■ BRIEF: Below is a listing; write it out exactly and drop any images from it.

SOURCE DATA Start Marker

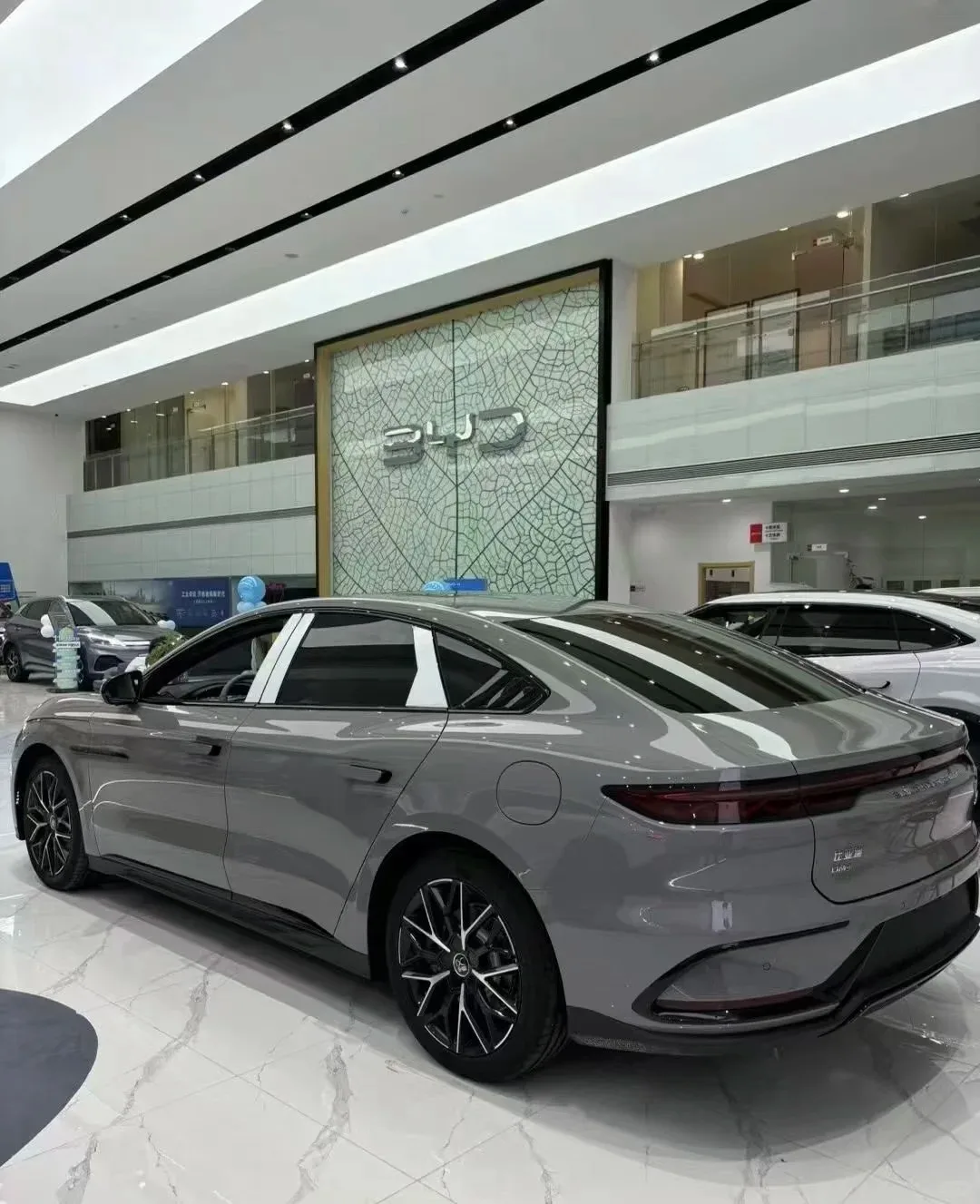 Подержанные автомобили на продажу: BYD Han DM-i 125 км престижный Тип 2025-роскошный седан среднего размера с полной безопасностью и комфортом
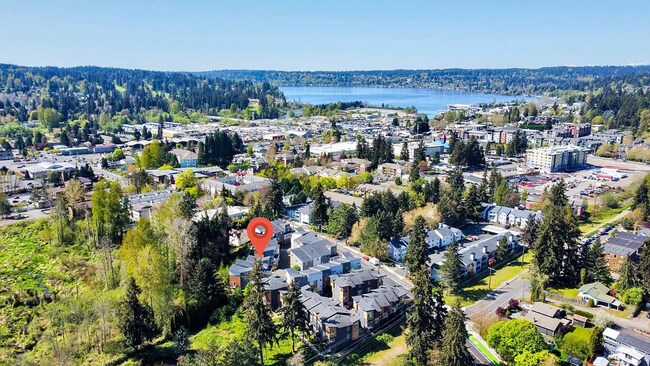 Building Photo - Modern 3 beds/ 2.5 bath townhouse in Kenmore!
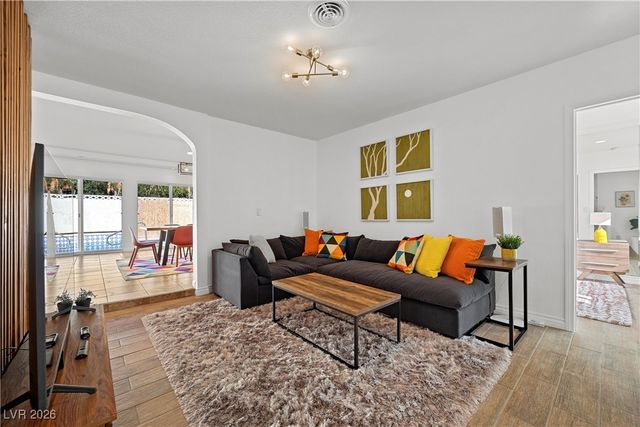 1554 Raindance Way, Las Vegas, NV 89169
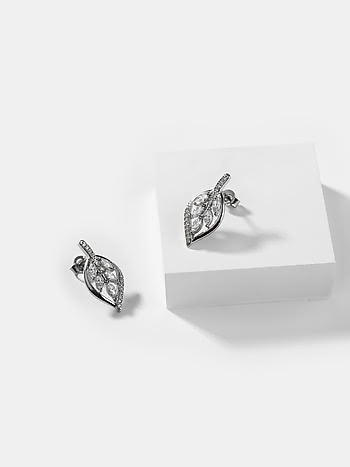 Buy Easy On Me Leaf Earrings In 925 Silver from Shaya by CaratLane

SOURCE DATA End Marker

■ SOLUTION FOR THIS PROBLEM:
 Подержанные автомобили на продажу: BYD Han DM-i 125 км престижный Тип 2025-роскошный седан среднего размера с полной безопасностью и комфортом
 Building Photo - Modern 3 beds/ 2.5 bath townhouse in Kenmore!
 1554 Raindance Way, Las Vegas, NV 89169
 Buy Easy On Me Leaf Earrings In 925 Silver from Shaya by CaratLane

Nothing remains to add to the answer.